*EXTRAIT FOURNI:*

————

Le designer, l’artiste et le chercheur (fables contemporaines pour une météorologie coopérative) EPISODE 1 : Créer des problèmes, par Emmanuel Mahé
(épisode 1 / 7)
1er épisode, partie 1.
J’ai structuré cette première partie en quatre points cardinaux, à chacun de ces points correspond une singularité partagée par les créateurs en art, design et recherche. Pour mémo, ce texte est issu d’un article paru dans les « Ateliers de la Recherche en Design ».
I. Les quatre points cardinaux
1. Créer des problèmes [Ouest]
Si l’art, la recherche en design et les pratiques de recherches et d’innovations au sein de la R&D se distinguent les unes des autres comme étant des domaines d’activités propres (plus ou moins étanches, nous le verrons), avec leurs organisations et leurs circuits de légitimations spécifiques, leurs savoir-faire, leurs méthodologies et leurs finalités endogènes, ils partagent un même objectif : rechercher ce qui est nouveau, voire ce qui est inédit, non seulement trouver de nouvelles solutions à un problème mais créer aussi de nouveaux types de problèmes. Un artiste, un designer ou un chercheur (restons-en pour le moment à un degré très molaire, et donc un peu grossier) ont pour vocation, par leurs singularités, d’explorer de nouvelles manières de formaliser, ou au contraire de se défaire d’anciennes formes, pour faire émerger de nouvelles solutions, et donc de nouveaux problèmes. Si en effet l’artiste, le designer et le chercheur ont un point commun, c’est bien leur capacité à créer des problèmes : le chercheur problématise son objet de recherche, l’artiste pose des questions (à lui-même mais aussi à son public qui, pour le coup, n’en est plus réductible à cet état de seul récepteur), et le designer appréhende son sujet ou son thème de manière à le reconfigurer. Bien entendu l’émergence de problèmes-créations a pour effet de produire une situation de crise, c’est-à-dire un problème souvent perçu (à tord) négativement. Les organisations traditionnelles ont beaucoup de mal à discerner ces deux types de dynamiques (ces deux types de problèmes), et souvent n’en perçoivent qu’un seul côté, celui de la crise négative et non celui de l’enrichissement.

————

*DONNÉES FOURNIES:*
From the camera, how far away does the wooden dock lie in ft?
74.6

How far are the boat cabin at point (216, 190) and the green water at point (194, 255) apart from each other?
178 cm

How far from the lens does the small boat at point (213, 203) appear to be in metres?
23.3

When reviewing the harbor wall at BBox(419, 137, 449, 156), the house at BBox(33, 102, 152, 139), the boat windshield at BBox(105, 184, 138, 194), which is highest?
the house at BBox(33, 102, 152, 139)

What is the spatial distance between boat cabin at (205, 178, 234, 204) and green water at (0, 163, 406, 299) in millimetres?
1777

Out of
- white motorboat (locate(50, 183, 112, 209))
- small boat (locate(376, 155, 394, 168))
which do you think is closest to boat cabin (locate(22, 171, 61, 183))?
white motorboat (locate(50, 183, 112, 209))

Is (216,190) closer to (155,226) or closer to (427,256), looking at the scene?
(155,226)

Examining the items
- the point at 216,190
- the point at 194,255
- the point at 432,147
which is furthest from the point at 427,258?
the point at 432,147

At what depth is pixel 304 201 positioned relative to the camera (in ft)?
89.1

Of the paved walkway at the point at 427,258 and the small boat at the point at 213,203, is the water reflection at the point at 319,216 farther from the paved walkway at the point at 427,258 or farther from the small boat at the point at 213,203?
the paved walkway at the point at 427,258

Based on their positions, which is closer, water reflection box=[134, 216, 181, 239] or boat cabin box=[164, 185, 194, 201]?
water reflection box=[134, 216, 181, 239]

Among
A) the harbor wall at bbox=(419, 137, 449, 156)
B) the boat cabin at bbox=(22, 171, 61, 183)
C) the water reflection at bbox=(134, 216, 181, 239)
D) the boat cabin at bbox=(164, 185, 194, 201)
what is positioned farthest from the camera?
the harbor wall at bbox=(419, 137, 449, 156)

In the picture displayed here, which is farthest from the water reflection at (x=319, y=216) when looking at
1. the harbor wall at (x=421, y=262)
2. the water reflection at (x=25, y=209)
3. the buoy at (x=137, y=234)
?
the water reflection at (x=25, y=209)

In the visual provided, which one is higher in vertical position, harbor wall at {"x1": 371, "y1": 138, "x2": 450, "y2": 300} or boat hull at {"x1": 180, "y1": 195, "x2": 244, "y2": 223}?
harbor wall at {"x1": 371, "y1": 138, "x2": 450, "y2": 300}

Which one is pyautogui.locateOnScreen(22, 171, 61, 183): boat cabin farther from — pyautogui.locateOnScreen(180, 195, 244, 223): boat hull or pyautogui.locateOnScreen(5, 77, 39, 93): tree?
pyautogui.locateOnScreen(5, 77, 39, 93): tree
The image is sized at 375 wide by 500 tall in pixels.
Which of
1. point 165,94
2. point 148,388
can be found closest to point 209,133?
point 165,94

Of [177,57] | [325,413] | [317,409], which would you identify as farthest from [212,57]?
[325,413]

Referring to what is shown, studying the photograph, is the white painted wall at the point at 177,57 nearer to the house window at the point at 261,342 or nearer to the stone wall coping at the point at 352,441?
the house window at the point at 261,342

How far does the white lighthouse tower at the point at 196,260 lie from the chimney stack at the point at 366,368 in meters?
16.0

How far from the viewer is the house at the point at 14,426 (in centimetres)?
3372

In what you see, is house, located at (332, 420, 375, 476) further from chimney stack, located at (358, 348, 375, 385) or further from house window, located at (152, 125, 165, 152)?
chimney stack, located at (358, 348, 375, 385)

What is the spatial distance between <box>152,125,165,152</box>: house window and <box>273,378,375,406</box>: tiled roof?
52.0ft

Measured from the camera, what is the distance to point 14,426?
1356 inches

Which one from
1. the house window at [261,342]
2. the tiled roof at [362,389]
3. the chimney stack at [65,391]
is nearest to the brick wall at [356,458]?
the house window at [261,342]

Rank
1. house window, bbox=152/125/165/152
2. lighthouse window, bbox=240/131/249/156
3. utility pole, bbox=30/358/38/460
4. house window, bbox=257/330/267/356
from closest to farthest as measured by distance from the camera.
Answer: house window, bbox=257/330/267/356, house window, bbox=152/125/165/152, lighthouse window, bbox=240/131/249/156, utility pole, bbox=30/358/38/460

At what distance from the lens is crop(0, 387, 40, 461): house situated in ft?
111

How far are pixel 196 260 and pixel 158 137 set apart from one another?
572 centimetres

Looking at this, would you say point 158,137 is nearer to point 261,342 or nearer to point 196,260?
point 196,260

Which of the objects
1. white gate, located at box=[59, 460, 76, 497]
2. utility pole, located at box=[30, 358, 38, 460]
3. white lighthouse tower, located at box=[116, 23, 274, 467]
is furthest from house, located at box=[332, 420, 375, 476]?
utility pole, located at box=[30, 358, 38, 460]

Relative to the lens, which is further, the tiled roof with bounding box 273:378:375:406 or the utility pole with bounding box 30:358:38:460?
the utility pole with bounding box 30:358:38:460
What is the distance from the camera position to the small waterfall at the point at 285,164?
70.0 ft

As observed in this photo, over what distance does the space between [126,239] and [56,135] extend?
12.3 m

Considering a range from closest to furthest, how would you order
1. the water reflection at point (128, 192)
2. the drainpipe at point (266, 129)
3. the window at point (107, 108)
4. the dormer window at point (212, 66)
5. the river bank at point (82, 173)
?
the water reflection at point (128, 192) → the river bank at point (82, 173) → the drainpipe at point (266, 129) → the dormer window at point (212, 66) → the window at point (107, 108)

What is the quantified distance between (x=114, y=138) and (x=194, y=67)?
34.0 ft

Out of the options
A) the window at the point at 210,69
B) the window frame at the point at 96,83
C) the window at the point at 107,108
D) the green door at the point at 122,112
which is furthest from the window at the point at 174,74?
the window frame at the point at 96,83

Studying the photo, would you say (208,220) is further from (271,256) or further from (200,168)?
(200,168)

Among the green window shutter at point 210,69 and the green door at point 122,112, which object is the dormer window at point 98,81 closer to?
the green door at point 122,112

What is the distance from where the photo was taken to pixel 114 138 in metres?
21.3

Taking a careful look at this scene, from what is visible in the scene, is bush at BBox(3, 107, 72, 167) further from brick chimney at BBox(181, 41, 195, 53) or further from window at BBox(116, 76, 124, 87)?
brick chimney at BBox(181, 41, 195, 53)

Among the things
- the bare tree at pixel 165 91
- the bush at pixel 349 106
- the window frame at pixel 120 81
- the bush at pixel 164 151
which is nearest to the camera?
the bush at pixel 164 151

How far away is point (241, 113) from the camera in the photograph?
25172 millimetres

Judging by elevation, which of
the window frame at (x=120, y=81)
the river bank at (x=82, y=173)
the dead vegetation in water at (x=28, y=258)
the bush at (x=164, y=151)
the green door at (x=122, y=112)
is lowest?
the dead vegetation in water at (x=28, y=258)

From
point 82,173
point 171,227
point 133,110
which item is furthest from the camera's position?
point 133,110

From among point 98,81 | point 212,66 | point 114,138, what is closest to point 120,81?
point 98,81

————

*CONSIGNE 1:*
Restituez le passage du texte sur le designer, l'artiste et le chercheur qui commence à « Le designer, l’artiste » et se termine à « épisode, partie 1. ».
*CONSIGNE 2:*
Prolongez le texte sur le designer, l'artiste et le chercheur au-delà de sa dernière phrase.

*RÉPONSE 1:*
Le designer, l’artiste et le chercheur (fables contemporaines pour une météorologie coopérative) EPISODE 1 : Créer des problèmes, par Emmanuel Mahé
(épisode 1 / 7)
1er épisode, partie 1.

*RÉPONSE 2:*
La création de problème, pris dans son sens propre, est même parfois une activité artistique en soi (le problème comme sujet et objet de la création). Par exemple l’artiste François Deck, dans son Générateur de problèmes [[[[[ (sic), propose cette définition :
« Qu’est-ce qu’un problème ? I. C’est ce qui surgit lorsqu’on prend conscience d’une différence significative entre une situation réelle et une situation souhaitée. 2. C’est la présentation d’alternatives dont le choix oriente l’action. » (1)
Dans ce cas particulier, la définition proposée est active, c’est un programme ouvert à exécuter : l’artiste propose à chacun d’énoncer un problème, en réponse à des problèmes énoncés par d’autres qui ont été publiés sous la forme de cartes postales diffusés dans la ville. On peut être en désaccord partiel ou total avec cette définition (ce n’est précisément pas le problème ici), mais ce qui importe dans cet exemple c’est que l’activité d’énonciation d’un problème devient le cœur de la création : problématiser c’est déjà créer. La problématisation n’est pas unique, les méthodes ne sont pas les mêmes (comme le font les chercheurs avec un objet qu’ils étudient et, en retour, dont ils se défont peu à peu). Problématiser, c’est aussi reconfigurer.
Par exemple, une préoccupation commune à la science, aux arts et au design réside dans le fait de donner une nouvelle compréhension ou une vision inédite de la réalité, en tentant de se dégager d’une problématique particulière pour en chercher de nouvelles. Un physicien (en astronomie ou en physique quantique), un neurologue, un géologue, et bien d’autres scientifiques, s’interrogent sur la manière dont la matière (au sens très large) peut nous apparaître sous la forme de calculs divers, mais aussi par le biais de l’imagerie technologique. Ce n’est pas simplement une question de représentation, c’est une manière de problématiser le réel tel qu’on le conçoit à un moment donné, d’inventer un autre réel (pas moins ou pas plus fictif que le précédent), de contribuer, dans un même mouvement, à faire émerger de nouvelles fables et de nouvelles vérités (ou véridictions) (2). D’une certaine manière, les artistes font la même chose lorsqu’ils s’essaient à reconfigurer la vision du monde dans lequel nous vivons, en lui donnant une nouvelle forme, en y inventant de nouvelles relations. Les designers sont eux aussi des producteurs de dispositifs établissant de nouvelles relations entre pratiques et formes, entre individu et environnement.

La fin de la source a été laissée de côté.